Publication: Research - peer-review › Journal article – Annual report year: 2010
The need to recover a train driver schedule occurs during major disruptions in the daily railway operations. Based on data from the Danish passenger railway operator DSB S-tog A/S, a solution method to the train driver recovery problem (TDRP) is developed. The TDRP is formulated as a set partitioning problem. We define a disruption neighbourhood by identifying a small set of drivers and train tasks directly affected by the disruption. Based on the disruption neighbourhood, the TDRP model is formed and solved. If the TDRP solution provides a feasible recovery for the drivers within the disruption neighbourhood, we consider that the problem is solved.
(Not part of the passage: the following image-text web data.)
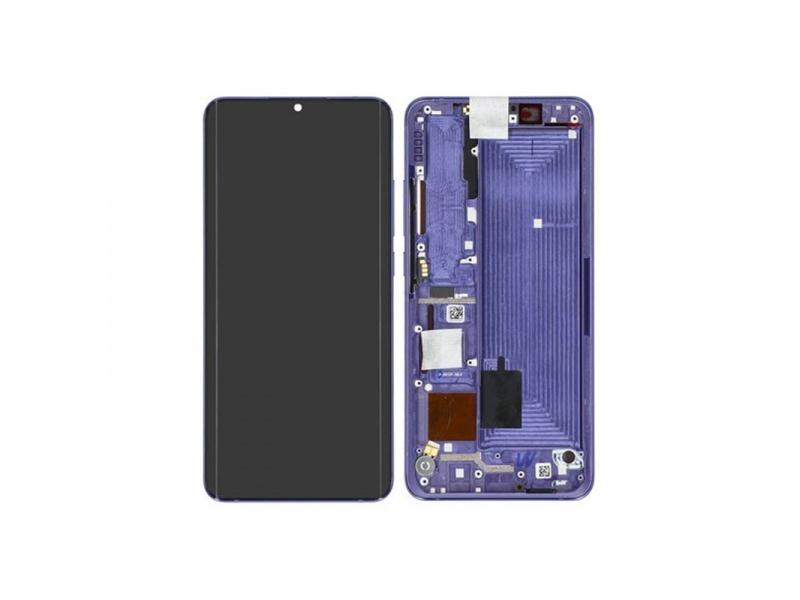 Xiaomi Mi Note 10 lite LCD + Touch + Frame - Nebula Purple (Service Pack)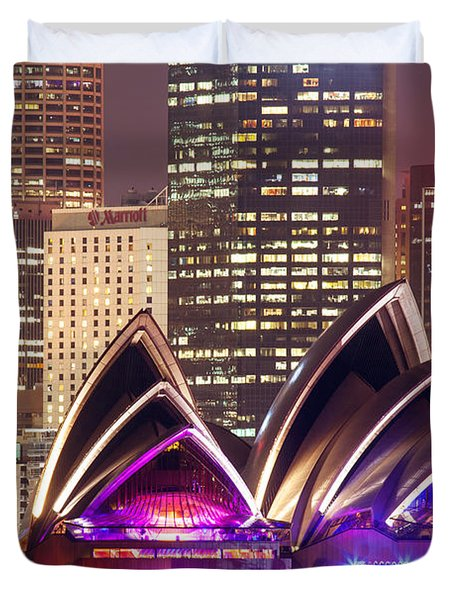Sydney Skyline At Night With Opera House - Australia Duvet Cover by Matteo Colombo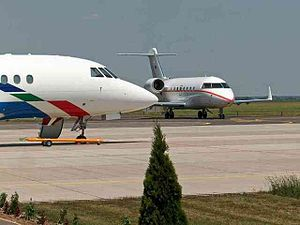 Győr-Pér International Airport - Image: Aircraft at Gyor Per International Airport
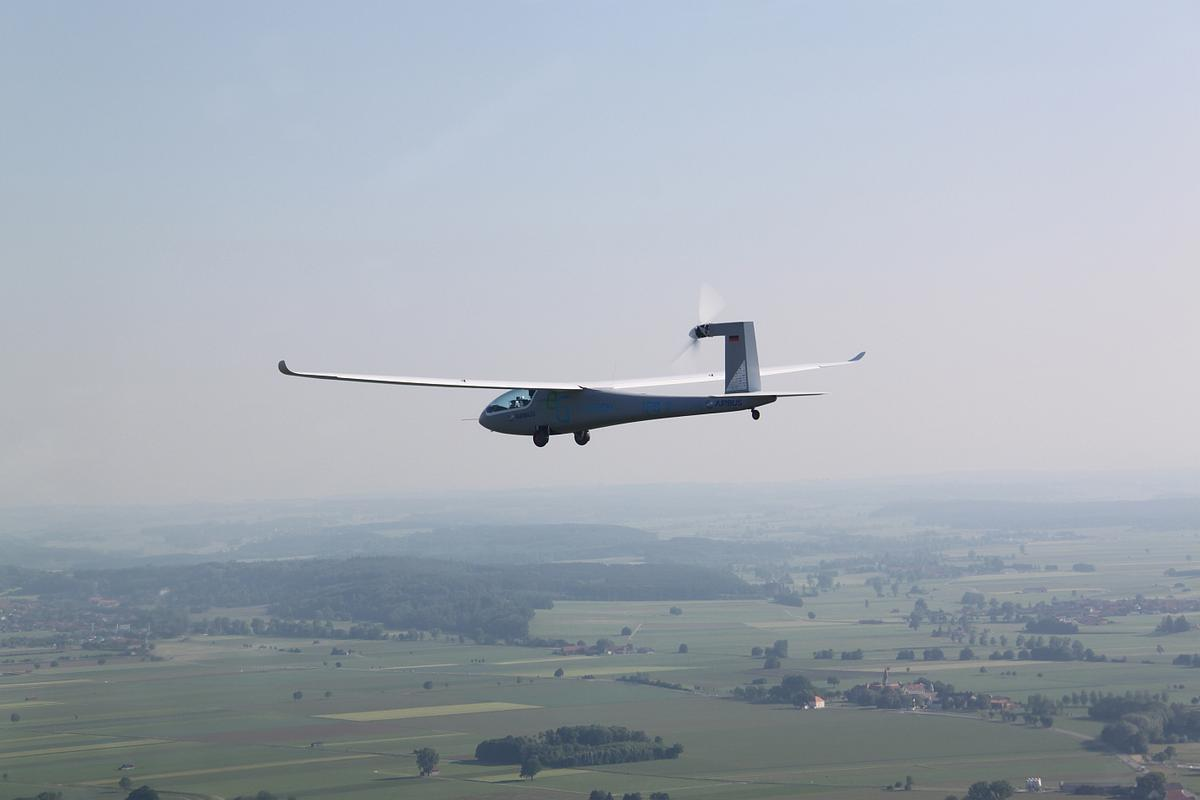The electric powered eGenius concept demonstrator on its successful maiden flight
However, if a feasible solution is not found, the disruption neighbourhood is expanded by adding further drivers or increasing the recovery time period. Fractional solutions to the LP relaxation of the TDRP are resolved with a constraint branching strategy using the depth-first search of the Branch & Bound tree. The LP relaxation of the TDRP possesses strong integer properties. We present test scenarios generated from the historical real-life operations data of DSB S-tog A/S. The numerical results show that all but one tested instances produce integer solutions to the LP relaxation of the TDRP and solutions are found within a few seconds.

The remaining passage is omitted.